* Zitierte Passage *
──────────────────────────────

Donnerstag, 19. November 2009

Toiletten für die Welt













Gefährliches Örtchen

Auch in unserer mit Toiletten gesegneten Zivilisation lauert so manche versteckte Gefahr. Ich möchte nicht wissen, wie oft schon jemand die Türklinke ins Kreuz bekam, während er dort stand.



"Eine saubere Toilette ..., eine reibungslos funktionierende Spülung,
fließendes Wasser und duftende Seife zum Händewaschen – das ist
in vielen Teilen der Welt undenkbar.“ Das schrieb der Hersteller des
bekannten, schnellen Papiertaschentuchs, dessen Produktpalette
u.a. auch wohlig weiches Klopapier beinhaltet, in einer Pressemit-
teilung anlässlich des heutigen
Welttoilettentags.

Das wäre wahrlich ein weites Expansionsfeld für diese Wegwerfpapierwaren produzierende Firma. Sie könnte zum Beispiel die Bewohner der Sahel Zone mit den Segnungen dieser Fäkalien fressenden Errungenschaft der westlichen Industriegesellschaften verwöhnen. Wenn sie ihr weiches Papier für den Popo der Nomaden vor Ort in Lizenz herstellen lassen würde, dann könnten die Einheimischen dort auch einmal etwas anderes machen, als immer nur Ziegen und Kamele hüten. Zwar sind die als Rohstofflieferanten notwendigen Bäume dort etwas rar gesät, aber die ließen sich ja reichlich durch Abholzen der Reste des tropischen Regenwaldes auf dem afrikanischen Kontinent beschaffen. Das Transportproblem wird sich auch schon irgendwie lösen lassen.

──────────────────────────────

Quelldaten:
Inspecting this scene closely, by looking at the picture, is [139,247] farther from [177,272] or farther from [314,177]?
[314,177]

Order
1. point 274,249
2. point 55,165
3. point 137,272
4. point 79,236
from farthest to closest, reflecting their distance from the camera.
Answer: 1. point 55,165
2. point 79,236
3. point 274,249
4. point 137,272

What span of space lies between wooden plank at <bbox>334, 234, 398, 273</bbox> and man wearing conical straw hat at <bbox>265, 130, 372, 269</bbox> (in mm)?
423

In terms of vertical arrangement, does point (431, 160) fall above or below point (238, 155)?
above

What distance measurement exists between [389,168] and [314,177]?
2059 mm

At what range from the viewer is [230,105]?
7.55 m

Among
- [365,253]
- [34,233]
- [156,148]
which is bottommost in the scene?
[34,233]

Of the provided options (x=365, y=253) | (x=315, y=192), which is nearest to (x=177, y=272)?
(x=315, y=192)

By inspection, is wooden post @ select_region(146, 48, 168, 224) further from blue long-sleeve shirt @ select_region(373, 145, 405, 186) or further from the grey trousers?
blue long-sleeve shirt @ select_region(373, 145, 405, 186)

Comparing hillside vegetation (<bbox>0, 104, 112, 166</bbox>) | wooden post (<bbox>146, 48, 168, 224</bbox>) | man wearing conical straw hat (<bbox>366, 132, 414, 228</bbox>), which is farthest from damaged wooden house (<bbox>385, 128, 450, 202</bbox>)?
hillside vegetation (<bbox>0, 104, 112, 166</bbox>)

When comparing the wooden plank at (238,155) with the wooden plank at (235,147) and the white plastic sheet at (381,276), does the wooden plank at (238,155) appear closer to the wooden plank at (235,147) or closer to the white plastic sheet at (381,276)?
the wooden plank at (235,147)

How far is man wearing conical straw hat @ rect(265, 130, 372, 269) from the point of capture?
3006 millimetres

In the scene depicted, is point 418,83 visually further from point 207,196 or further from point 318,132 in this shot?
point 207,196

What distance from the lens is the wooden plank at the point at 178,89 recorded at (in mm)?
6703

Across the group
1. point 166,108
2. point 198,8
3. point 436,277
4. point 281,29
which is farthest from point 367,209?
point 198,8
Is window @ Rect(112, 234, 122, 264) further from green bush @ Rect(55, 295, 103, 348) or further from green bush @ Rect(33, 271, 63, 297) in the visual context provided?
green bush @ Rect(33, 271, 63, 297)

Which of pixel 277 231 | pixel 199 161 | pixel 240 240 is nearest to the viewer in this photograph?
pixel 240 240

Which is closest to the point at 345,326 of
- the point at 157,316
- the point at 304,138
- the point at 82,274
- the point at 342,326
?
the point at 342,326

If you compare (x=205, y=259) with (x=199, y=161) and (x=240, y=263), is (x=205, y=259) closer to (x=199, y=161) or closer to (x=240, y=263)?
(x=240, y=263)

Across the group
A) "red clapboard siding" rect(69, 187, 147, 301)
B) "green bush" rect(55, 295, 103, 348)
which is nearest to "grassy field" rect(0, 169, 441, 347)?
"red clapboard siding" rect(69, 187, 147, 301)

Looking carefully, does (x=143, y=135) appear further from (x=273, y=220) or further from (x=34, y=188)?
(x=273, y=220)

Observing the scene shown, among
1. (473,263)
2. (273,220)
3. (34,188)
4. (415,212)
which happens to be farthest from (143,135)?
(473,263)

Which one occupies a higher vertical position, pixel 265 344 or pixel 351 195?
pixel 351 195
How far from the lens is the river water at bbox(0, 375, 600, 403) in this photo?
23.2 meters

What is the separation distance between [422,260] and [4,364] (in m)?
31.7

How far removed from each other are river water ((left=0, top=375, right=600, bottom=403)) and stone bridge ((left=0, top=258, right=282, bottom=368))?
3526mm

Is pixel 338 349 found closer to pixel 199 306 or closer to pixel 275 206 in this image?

──────────────────────────────

* Ihre Aufgabe *
Führen Sie den Text über den Welttoilettentag im Anschluss an seinen letzten Satz fort. Die Zeilen sind eigenständiges Material und gehören nicht zum Text über den Welttoilettentag.

* Lösung der Übung *
Es könnte jedoch auf die Dauer etwas anstrengend werden, nach jeder Sitzung einen Eimer Wasser aus einem 70 Meter tiefen Brunnen zuerst ans Tageslicht, und dann in das Wasserclosett zu kippen. Wenn anschließend auch noch die Kinder quaken, weil sie in der sengenden Sonne am Rande der Sahara kein Wasser mehr zu trinken bekommen, nur weil die Frau vom Dorfcheff wieder einmal Durchfall hatte, dann ist das weiche Popopapier samt der dazugehörigen duftenden Seife plötzlich mehr als zweitrangig. Auch der Anschluss an die nächste, möglicherweise einige hundert Kilometer entfernte Abwasserleitung dürfte sich etwas schwierig gestalten.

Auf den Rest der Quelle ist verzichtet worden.